Task brief:
Copy, exactly as written, the lines that begin at the one containing "SONGKHLA, THAILAND - July" and end at the one containing "A close-up of". Skip any pictures in the data below.

Provided records:

= Beginning of Section =

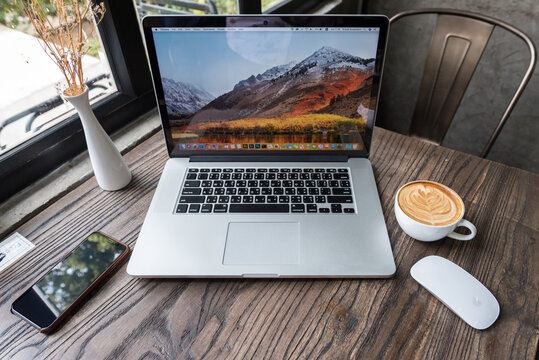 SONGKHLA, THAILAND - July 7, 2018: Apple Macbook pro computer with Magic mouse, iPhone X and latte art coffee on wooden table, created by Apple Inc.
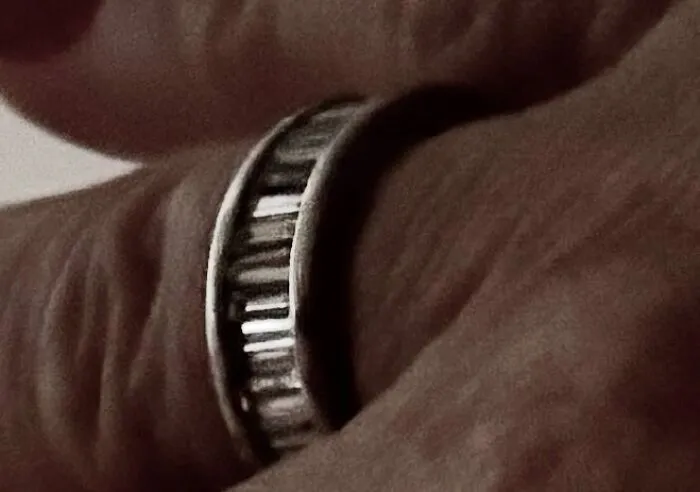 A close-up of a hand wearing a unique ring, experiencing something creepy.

= End of Section =
= Beginning of Section =

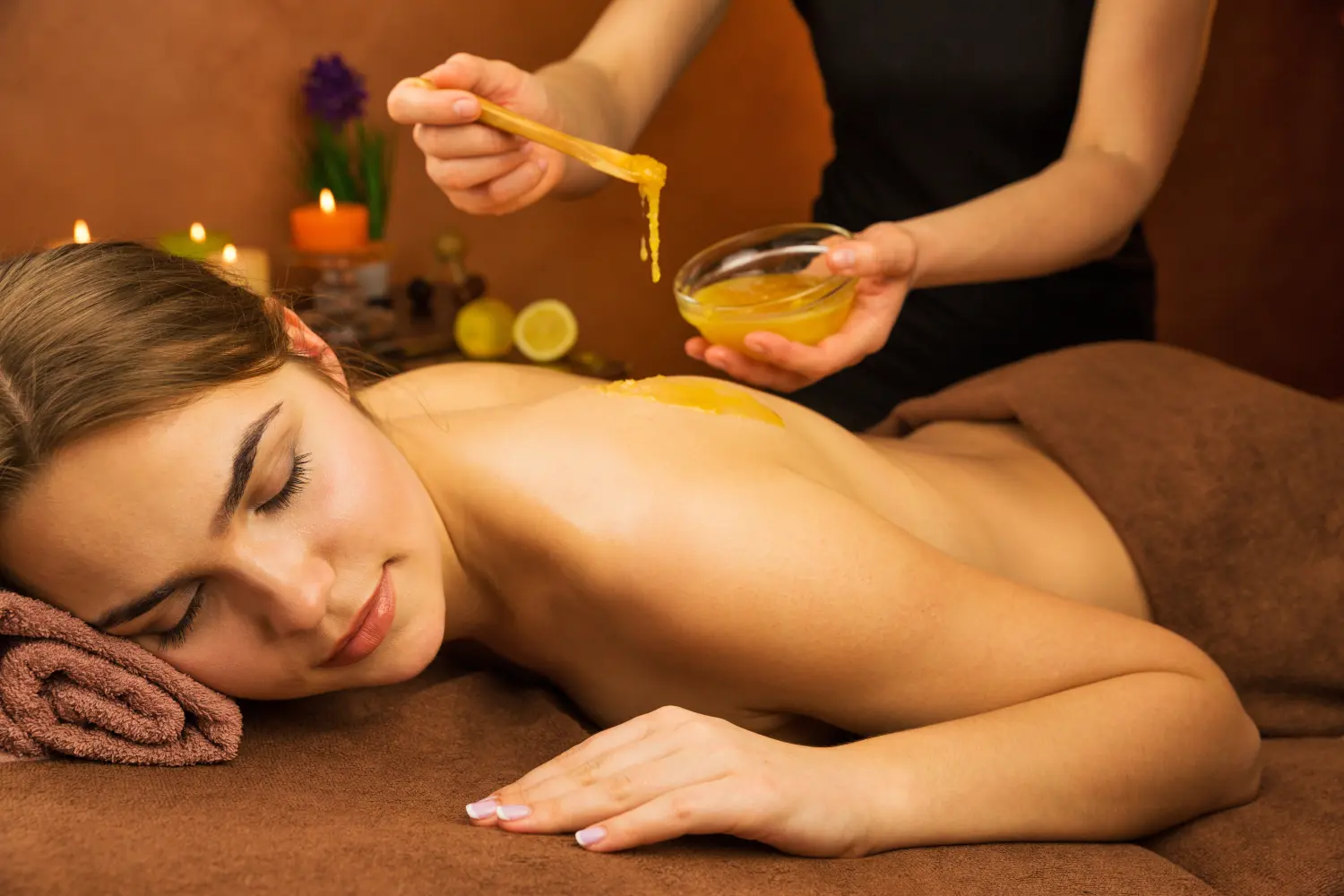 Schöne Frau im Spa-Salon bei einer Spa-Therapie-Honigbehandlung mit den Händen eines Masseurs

= End of Section =

Solution to this exercise:
 SONGKHLA, THAILAND - July 7, 2018: Apple Macbook pro computer with Magic mouse, iPhone X and latte art coffee on wooden table, created by Apple Inc.
 A close-up of a hand wearing a unique ring, experiencing something creepy.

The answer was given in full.